2 Remove Virus

Le botnet GoBruteforcer cible les portefeuilles crypto utilisant des mots de passe faibles des serveurs

Un botnet appelé GoBruteforcer vise des serveurs mal sécurisés dans des attaques liées au vol de cryptomonnaies, selon Check Point . L’entreprise a indiqué que le malware est utilisé pour compromettre des systèmes Linux exposés en devinant les mots de passe par force brute, puis réutiliser ces machines pour étendre le botnet et supporter d’autres intrusions.

 

 

Check Point a indiqué que GoBruteforcer scanne Internet à la recherche de services accessibles au public qui sont souvent mal configurés ou protégés avec des identifiants faibles. Cela inclut des outils de base de données et d’administration ainsi que d’autres services serveurs accessibles à distance. Une fois la cible identifiée, le botnet tente des combinaisons de connexion répétées jusqu’à ce qu’il y accède. Les systèmes compromis sont ensuite utilisés comme nœuds supplémentaires pour effectuer des opérations de balayage et de force brute contre de nouvelles cibles.
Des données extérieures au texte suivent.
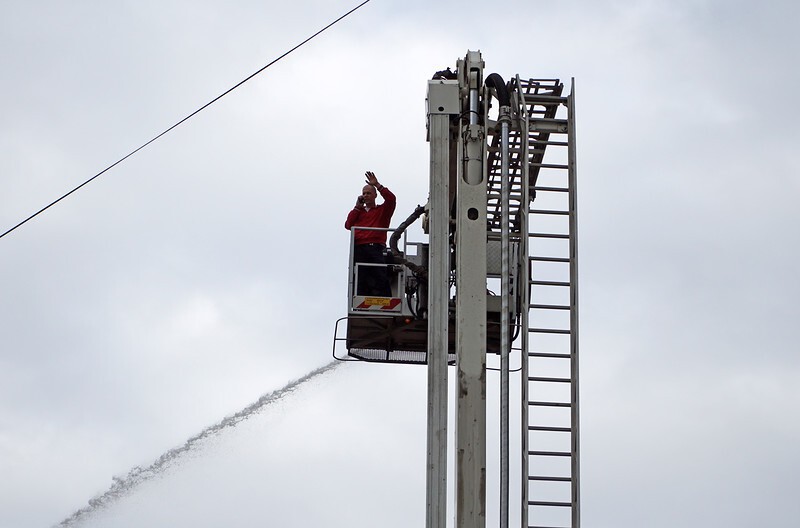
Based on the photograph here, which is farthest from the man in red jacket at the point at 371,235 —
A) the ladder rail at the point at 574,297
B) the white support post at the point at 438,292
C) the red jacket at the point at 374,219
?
the ladder rail at the point at 574,297

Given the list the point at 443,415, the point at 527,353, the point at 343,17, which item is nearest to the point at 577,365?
the point at 527,353

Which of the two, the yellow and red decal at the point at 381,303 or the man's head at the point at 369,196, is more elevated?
the man's head at the point at 369,196

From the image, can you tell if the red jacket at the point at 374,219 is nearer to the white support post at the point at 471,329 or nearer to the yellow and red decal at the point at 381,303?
the yellow and red decal at the point at 381,303

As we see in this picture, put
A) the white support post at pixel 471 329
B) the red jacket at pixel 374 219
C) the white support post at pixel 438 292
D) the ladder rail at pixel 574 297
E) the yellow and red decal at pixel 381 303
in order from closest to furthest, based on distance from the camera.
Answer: the white support post at pixel 471 329
the white support post at pixel 438 292
the ladder rail at pixel 574 297
the yellow and red decal at pixel 381 303
the red jacket at pixel 374 219

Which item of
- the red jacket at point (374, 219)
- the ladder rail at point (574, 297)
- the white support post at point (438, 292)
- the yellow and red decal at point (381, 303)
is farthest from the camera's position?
the red jacket at point (374, 219)

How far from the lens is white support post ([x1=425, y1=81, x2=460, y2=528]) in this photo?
45.3 ft

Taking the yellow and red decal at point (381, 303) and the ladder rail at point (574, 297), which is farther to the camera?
the yellow and red decal at point (381, 303)

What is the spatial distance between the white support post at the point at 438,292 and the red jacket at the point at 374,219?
3047 millimetres

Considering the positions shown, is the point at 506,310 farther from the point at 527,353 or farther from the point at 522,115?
the point at 522,115

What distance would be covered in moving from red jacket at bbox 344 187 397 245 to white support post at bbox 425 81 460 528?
10.00 feet

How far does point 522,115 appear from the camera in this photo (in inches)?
609

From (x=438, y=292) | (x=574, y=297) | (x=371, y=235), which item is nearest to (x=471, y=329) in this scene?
(x=438, y=292)

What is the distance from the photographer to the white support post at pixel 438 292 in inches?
543

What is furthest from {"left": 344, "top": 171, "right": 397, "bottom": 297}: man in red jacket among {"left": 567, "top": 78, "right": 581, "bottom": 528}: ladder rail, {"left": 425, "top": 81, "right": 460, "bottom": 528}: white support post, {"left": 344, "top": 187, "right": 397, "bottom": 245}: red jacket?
{"left": 567, "top": 78, "right": 581, "bottom": 528}: ladder rail
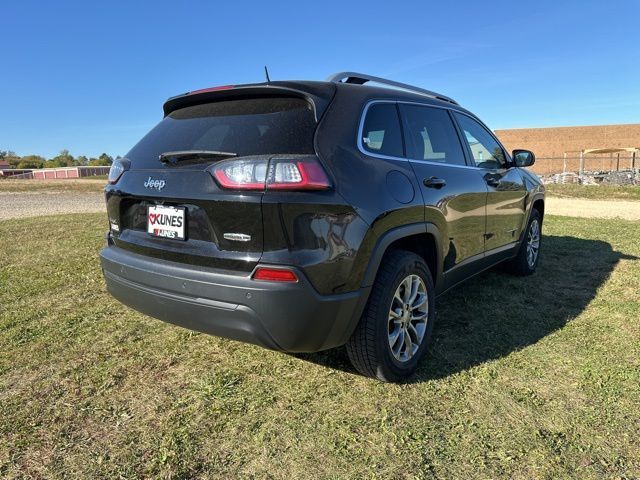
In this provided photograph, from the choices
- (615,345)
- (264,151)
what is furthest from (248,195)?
(615,345)

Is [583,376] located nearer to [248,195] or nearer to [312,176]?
[312,176]

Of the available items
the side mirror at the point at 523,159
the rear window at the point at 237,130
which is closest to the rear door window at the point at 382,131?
the rear window at the point at 237,130

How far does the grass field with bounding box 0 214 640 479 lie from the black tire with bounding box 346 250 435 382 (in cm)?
12

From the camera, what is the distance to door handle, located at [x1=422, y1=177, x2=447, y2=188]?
120 inches

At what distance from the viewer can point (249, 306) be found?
2.28 metres

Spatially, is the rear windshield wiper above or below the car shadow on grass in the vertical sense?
above

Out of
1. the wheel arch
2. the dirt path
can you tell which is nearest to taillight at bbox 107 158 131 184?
the wheel arch

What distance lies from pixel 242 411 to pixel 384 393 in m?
Result: 0.81

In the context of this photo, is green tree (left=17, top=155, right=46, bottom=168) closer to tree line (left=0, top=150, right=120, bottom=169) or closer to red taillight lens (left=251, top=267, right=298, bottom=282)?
tree line (left=0, top=150, right=120, bottom=169)

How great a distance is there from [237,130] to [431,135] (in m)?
1.53

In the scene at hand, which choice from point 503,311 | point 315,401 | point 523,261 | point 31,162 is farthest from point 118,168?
point 31,162

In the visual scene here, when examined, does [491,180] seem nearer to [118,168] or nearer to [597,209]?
[118,168]

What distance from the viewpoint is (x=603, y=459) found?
2170 mm

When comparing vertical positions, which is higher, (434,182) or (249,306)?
(434,182)
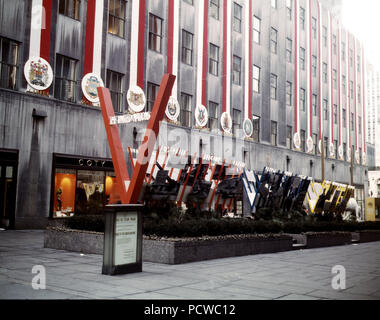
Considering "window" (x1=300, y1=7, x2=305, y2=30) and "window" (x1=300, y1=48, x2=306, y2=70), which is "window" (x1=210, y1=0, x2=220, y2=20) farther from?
"window" (x1=300, y1=7, x2=305, y2=30)

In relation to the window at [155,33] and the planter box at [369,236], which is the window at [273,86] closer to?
the window at [155,33]

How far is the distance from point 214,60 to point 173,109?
635cm

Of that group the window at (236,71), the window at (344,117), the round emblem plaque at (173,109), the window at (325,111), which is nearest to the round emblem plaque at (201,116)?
the round emblem plaque at (173,109)

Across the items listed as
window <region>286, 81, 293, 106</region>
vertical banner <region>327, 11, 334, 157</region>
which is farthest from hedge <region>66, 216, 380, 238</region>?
vertical banner <region>327, 11, 334, 157</region>

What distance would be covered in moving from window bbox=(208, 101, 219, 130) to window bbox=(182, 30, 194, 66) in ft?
11.4

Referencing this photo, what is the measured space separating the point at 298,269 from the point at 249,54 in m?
26.9

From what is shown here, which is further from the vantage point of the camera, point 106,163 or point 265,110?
point 265,110

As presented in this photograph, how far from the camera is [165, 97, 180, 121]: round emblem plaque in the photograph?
2710 cm

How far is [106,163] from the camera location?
77.4ft

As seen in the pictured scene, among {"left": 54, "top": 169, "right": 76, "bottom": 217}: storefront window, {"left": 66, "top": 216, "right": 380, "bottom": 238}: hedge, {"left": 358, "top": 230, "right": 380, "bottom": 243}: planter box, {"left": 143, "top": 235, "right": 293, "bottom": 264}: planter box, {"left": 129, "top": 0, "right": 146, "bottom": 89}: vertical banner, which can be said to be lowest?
{"left": 358, "top": 230, "right": 380, "bottom": 243}: planter box

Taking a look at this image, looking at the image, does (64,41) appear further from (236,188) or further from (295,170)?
(295,170)

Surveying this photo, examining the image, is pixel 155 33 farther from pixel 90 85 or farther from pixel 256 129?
pixel 256 129

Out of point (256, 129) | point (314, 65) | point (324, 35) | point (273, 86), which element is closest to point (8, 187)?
point (256, 129)

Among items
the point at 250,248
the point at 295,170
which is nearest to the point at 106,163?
the point at 250,248
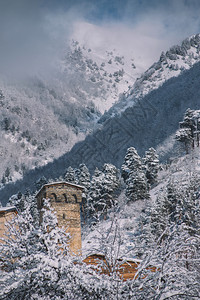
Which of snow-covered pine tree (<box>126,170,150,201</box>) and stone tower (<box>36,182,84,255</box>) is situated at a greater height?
snow-covered pine tree (<box>126,170,150,201</box>)

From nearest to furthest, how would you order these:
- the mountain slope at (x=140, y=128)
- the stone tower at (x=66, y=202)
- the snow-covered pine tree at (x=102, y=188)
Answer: the stone tower at (x=66, y=202) < the snow-covered pine tree at (x=102, y=188) < the mountain slope at (x=140, y=128)

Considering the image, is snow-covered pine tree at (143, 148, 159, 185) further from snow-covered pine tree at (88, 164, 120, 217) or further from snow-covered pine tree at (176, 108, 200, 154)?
snow-covered pine tree at (176, 108, 200, 154)

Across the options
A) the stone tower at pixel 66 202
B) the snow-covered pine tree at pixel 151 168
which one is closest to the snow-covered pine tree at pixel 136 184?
the snow-covered pine tree at pixel 151 168

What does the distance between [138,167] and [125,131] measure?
8134 centimetres

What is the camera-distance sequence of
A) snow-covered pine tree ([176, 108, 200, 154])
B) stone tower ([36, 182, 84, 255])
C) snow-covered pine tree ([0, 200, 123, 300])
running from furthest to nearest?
1. snow-covered pine tree ([176, 108, 200, 154])
2. stone tower ([36, 182, 84, 255])
3. snow-covered pine tree ([0, 200, 123, 300])

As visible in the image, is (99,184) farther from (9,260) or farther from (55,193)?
(9,260)

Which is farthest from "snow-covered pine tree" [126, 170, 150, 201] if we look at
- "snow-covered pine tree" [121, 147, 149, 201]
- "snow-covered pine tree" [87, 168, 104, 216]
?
"snow-covered pine tree" [87, 168, 104, 216]

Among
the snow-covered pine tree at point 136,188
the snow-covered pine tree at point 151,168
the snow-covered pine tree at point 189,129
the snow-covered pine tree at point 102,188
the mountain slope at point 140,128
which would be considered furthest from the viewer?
the mountain slope at point 140,128

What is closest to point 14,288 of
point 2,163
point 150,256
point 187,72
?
point 150,256

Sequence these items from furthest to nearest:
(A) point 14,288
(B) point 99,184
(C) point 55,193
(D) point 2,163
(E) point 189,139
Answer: (D) point 2,163, (E) point 189,139, (B) point 99,184, (C) point 55,193, (A) point 14,288

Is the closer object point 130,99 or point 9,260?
point 9,260

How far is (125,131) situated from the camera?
133 metres

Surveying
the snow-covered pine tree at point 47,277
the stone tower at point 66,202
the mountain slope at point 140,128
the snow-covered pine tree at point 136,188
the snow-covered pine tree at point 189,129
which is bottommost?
the snow-covered pine tree at point 47,277

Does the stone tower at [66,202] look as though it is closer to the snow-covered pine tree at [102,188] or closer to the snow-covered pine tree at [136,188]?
the snow-covered pine tree at [136,188]
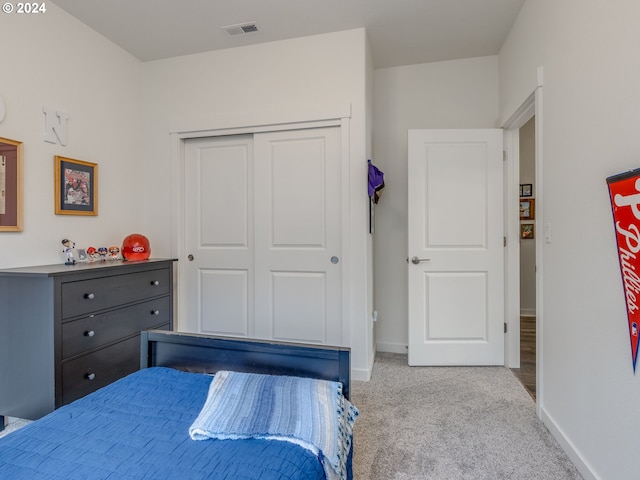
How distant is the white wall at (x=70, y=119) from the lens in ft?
6.86

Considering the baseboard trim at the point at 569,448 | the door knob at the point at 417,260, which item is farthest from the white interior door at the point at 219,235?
the baseboard trim at the point at 569,448

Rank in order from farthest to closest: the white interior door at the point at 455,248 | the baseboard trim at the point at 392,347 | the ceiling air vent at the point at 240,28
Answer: the baseboard trim at the point at 392,347, the white interior door at the point at 455,248, the ceiling air vent at the point at 240,28

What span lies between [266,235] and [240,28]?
161 cm

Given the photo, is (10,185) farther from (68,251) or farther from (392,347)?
(392,347)

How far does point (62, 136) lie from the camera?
236cm

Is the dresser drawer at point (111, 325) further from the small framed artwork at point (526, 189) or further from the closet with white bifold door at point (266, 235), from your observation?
the small framed artwork at point (526, 189)

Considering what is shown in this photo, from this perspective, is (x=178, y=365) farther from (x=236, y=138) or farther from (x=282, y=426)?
(x=236, y=138)

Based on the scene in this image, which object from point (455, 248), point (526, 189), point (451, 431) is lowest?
point (451, 431)

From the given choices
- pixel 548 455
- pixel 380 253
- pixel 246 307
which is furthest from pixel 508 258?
pixel 246 307

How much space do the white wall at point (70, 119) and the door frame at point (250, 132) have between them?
1.23ft

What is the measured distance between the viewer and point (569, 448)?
1.69 meters

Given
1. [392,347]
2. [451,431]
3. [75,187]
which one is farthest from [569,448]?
[75,187]

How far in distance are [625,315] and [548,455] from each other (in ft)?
2.96

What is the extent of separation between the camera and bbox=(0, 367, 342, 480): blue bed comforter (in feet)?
2.68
Le malware est écrit dans le langage de programmation Go et conçu pour fonctionner sur divers environnements Linux. Check Point a indiqué que les opérateurs se concentrent sur les systèmes où les contrôles de sécurité de base n’ont pas été appliqués, tels que les mots de passe par défaut inchangés, les politiques de mots de passe faibles et les services inutiles exposés à Internet. Le succès du botnet dépend de crédents prévisibles et d’un accès ouvert aux interfaces de gestion.

Après avoir obtenu l’accès, GoBruteforcer peut installer des composants supplémentaires et maintenir la persistance, permettant aux attaquants de conserver le contrôle du serveur. Check Point a indiqué que la campagne est liée à des activités visant à identifier et à accéder aux infrastructures liées aux cryptomonnaies, y compris des services pouvant stocker des informations sur les portefeuilles ou fournir des voies pour transférer des actifs numériques. L’entreprise a indiqué que ces attaques pouvaient entraîner des transactions non autorisées si des identifiants de portefeuille ou des clés d’accès étaient obtenus.

L’activité du botnet augmente également le risque au-delà de la cible immédiate. Les serveurs compromis peuvent être utilisés dans le cadre d’un réseau plus large pour lancer de nouvelles attaques, masquer l’origine du trafic malveillant et augmenter l’ampleur des tentatives de force brute. Check Point a indiqué que cela peut rendre la détection plus difficile pour les défenseurs, en particulier lorsque les systèmes infectés sont des serveurs légitimes qui continuent à fonctionner normalement.

La campagne met en lumière comment les faiblesses de sécurité fondamentales restent un point d’entrée courant pour la cybercriminalité. Check Point a indiqué que les organisations peuvent réduire leur exposition en désactivant les services publics inutiles, en restreignant l’accès administratif, en imposant des mots de passe forts et uniques, et en surveillant les échecs répétés de connexion. Un correctif régulier et un examen des services exposés sont également importants pour limiter les risques d’attaques automatisées.

Check Point a indiqué que GoBruteforcer reflète un schéma plus large d’attaquants se concentrant sur des infrastructures faciles à compromettre et capables de supporter d’autres activités malveillantes. L’entreprise a indiqué que le botnet reste actif et continue de rechercher des systèmes vulnérables.